**TASK INSTRUCTIONS:** Only the lines below from the one containing "Options For Dealing" through the last line should be set down, exactly as written and with no pictures.

**GIVEN DATA:**
=== Section Start ===

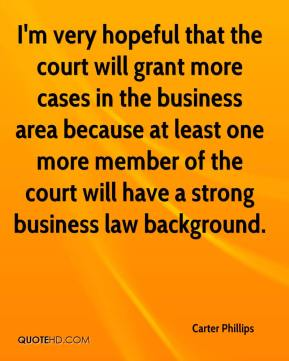Carter Phillips - I'm very hopeful that the court will grant more cases in the business area because at least one more member of the court will have a strong business law background.
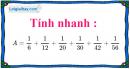 Bài 9.1, 9.2, 9.3, 9.4 phần bài tập bổ sung trang 24 SBT toán 6 tập 2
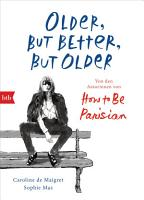 Older  but Better  but Older  Von den Autorinnen von How to Be Parisian Wherever You Are PDF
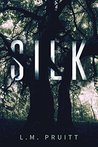 Silk--FREE PREVIEW by L.M. Pruitt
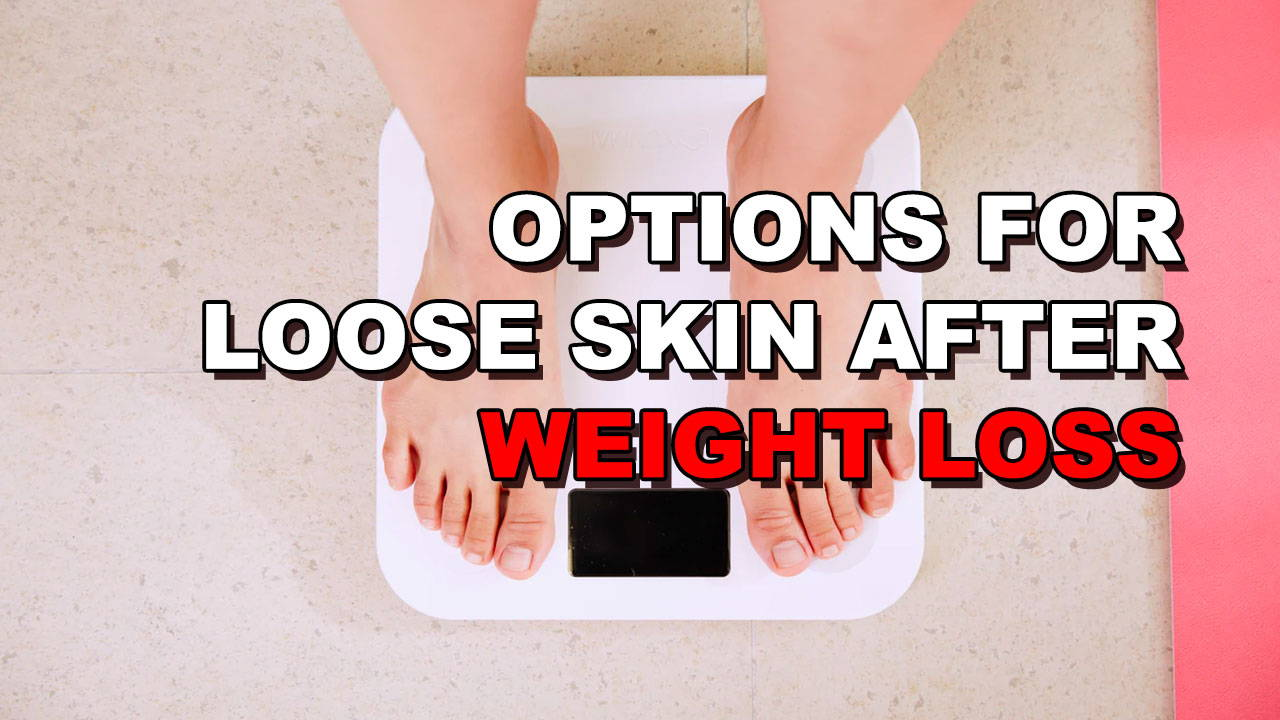 Options For Dealing With Loose Skin After Weight Loss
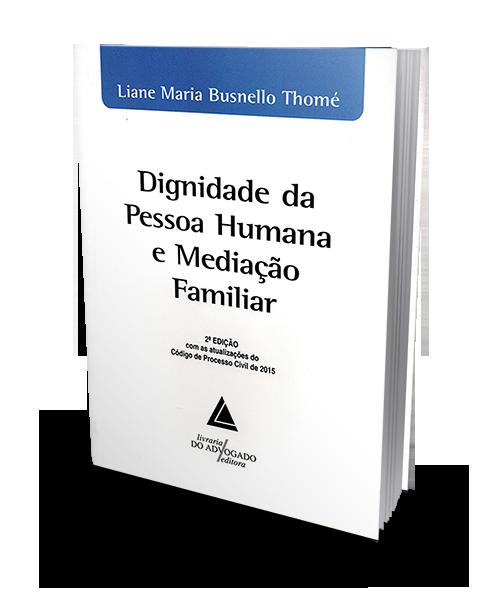 Dignidade da Pessoa Humana e Mediação Familiar - 2ª Edição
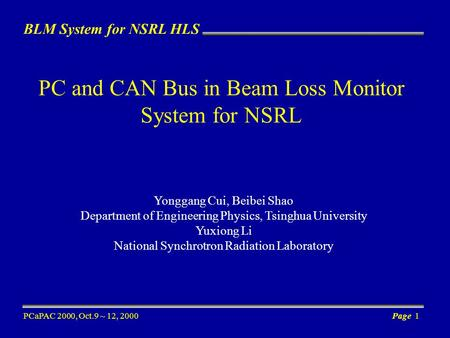 BLM System for NSRL HLS PCaPAC 2000, Oct.9 ~ 12, 2000Page 1 PC and CAN Bus in Beam Loss Monitor System for NSRL Yonggang Cui, Beibei Shao Department of.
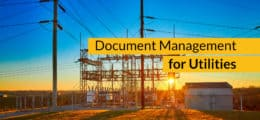 Document management for utilities
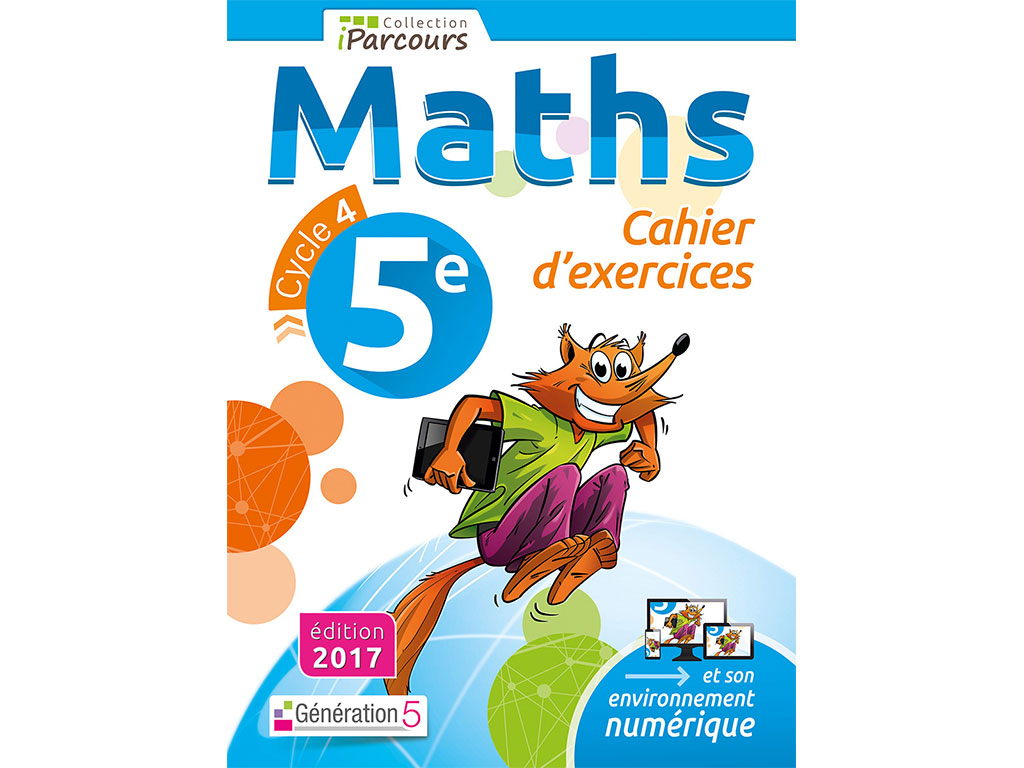 Cahier d'exercices iParcours MATHS 5e (éd. 2017)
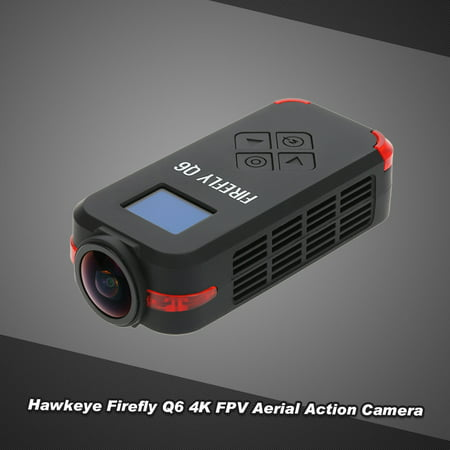 Hawkeye Firefly Q6 4K HD FPV Aerial Camcorder 120° Wide Angle Action Camera for ZMR250 QAV250 GoolRC 210 QAV180 Racing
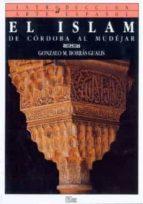 el islam: de cordoba al mudejar (introduccion al arte español; t. 3) gonzalo borras gualis 9788477370208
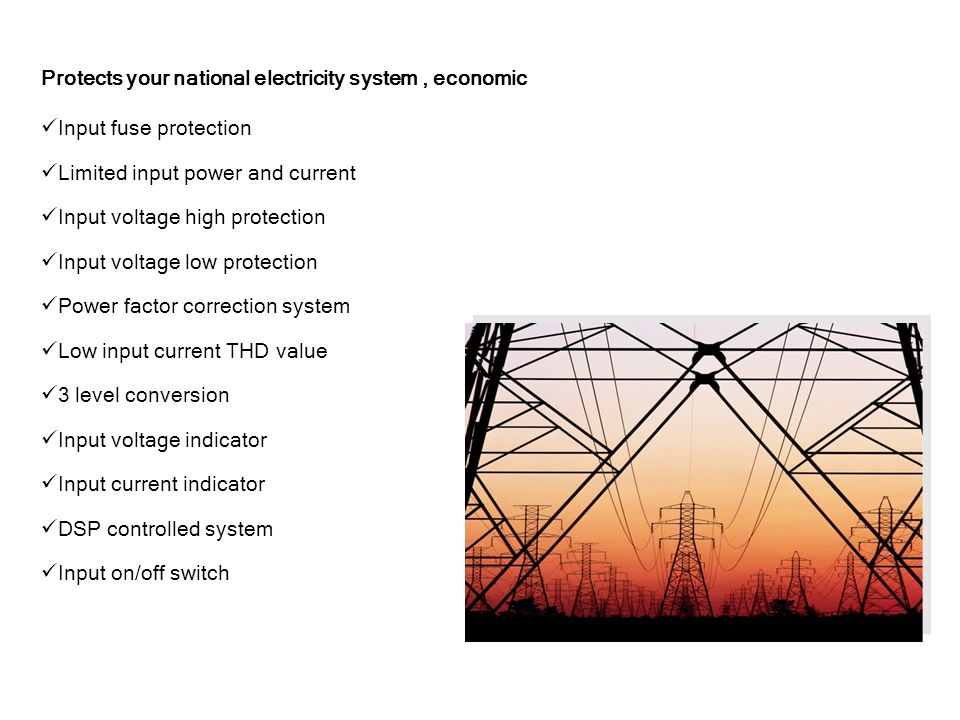 Protects your national electricity system, economic Input fuse protection Limited input power and current Input voltage high protection Input voltage low protection Power factor correction system Low input current THD value 3 level conversion Input voltage indicator Input current indicator DSP controlled system Input on/off switch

=== Section End ===

**RESPONSE TO THE EXERCISE:**
 Options For Dealing With Loose Skin After Weight Loss
 Dignidade da Pessoa Humana e Mediação Familiar - 2ª Edição
 BLM System for NSRL HLS PCaPAC 2000, Oct.9 ~ 12, 2000Page 1 PC and CAN Bus in Beam Loss Monitor System for NSRL Yonggang Cui, Beibei Shao Department of.
 Document management for utilities
 Cahier d'exercices iParcours MATHS 5e (éd. 2017)
 Hawkeye Firefly Q6 4K HD FPV Aerial Camcorder 120° Wide Angle Action Camera for ZMR250 QAV250 GoolRC 210 QAV180 Racing
 el islam: de cordoba al mudejar (introduccion al arte español; t. 3) gonzalo borras gualis 9788477370208
 Protects your national electricity system, economic Input fuse protection Limited input power and current Input voltage high protection Input voltage low protection Power factor correction system Low input current THD value 3 level conversion Input voltage indicator Input current indicator DSP controlled system Input on/off switch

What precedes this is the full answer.